Gib alles von der Zeile mit „From the picture, can“ bis zum Ende der Zeilen, beide Enden eingeschlossen, noch einmal aus. Tausche dabei „utility belt“ gegen „tool belt“ und lass alles andere unverändert.

|---|

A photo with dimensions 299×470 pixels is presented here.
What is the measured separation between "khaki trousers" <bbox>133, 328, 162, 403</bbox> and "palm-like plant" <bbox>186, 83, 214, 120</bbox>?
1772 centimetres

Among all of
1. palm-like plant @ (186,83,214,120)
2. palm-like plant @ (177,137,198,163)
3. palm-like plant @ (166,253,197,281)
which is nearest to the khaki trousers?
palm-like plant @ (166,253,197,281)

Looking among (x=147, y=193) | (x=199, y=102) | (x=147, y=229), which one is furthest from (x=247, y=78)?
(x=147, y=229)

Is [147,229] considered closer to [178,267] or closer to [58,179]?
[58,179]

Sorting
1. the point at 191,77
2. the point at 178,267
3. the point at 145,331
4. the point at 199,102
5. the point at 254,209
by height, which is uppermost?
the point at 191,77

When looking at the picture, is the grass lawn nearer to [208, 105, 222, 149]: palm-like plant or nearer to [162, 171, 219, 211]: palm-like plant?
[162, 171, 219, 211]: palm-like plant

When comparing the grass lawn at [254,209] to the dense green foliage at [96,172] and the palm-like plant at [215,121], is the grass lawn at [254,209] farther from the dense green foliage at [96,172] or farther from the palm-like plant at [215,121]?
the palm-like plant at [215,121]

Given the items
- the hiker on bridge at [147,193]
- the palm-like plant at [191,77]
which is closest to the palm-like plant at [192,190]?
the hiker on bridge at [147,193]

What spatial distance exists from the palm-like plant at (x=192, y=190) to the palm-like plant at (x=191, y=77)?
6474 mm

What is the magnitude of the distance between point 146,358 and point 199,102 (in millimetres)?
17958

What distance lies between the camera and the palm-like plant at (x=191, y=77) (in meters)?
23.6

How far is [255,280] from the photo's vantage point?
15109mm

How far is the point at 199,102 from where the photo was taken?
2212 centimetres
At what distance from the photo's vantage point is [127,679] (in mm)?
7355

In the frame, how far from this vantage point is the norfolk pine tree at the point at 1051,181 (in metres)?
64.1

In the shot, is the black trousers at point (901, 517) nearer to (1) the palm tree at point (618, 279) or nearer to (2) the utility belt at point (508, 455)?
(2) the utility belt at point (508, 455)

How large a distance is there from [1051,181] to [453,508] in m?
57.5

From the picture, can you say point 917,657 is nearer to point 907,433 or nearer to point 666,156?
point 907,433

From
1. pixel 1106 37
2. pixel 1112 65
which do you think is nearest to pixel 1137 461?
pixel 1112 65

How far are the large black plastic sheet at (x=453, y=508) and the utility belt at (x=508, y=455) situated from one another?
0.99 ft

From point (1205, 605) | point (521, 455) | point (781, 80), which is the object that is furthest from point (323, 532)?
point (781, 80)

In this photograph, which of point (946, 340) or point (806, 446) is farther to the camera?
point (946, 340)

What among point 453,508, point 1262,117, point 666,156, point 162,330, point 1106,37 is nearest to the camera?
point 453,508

|---|

### Ergebnis
From the picture, can you say point 917,657 is nearer to point 907,433 or nearer to point 666,156?
point 907,433

From
1. pixel 1106 37
2. pixel 1112 65
which do you think is nearest to pixel 1137 461?
pixel 1112 65

How far are the large black plastic sheet at (x=453, y=508) and the tool belt at (x=508, y=455) situated from one another?
0.99 ft

From point (1205, 605) | point (521, 455) | point (781, 80), which is the object that is furthest from point (323, 532)?
point (781, 80)

In this photograph, which of point (946, 340) or point (806, 446) is farther to the camera?
point (946, 340)

What among point 453,508, point 1262,117, point 666,156, point 162,330, point 1106,37 is nearest to the camera?
point 453,508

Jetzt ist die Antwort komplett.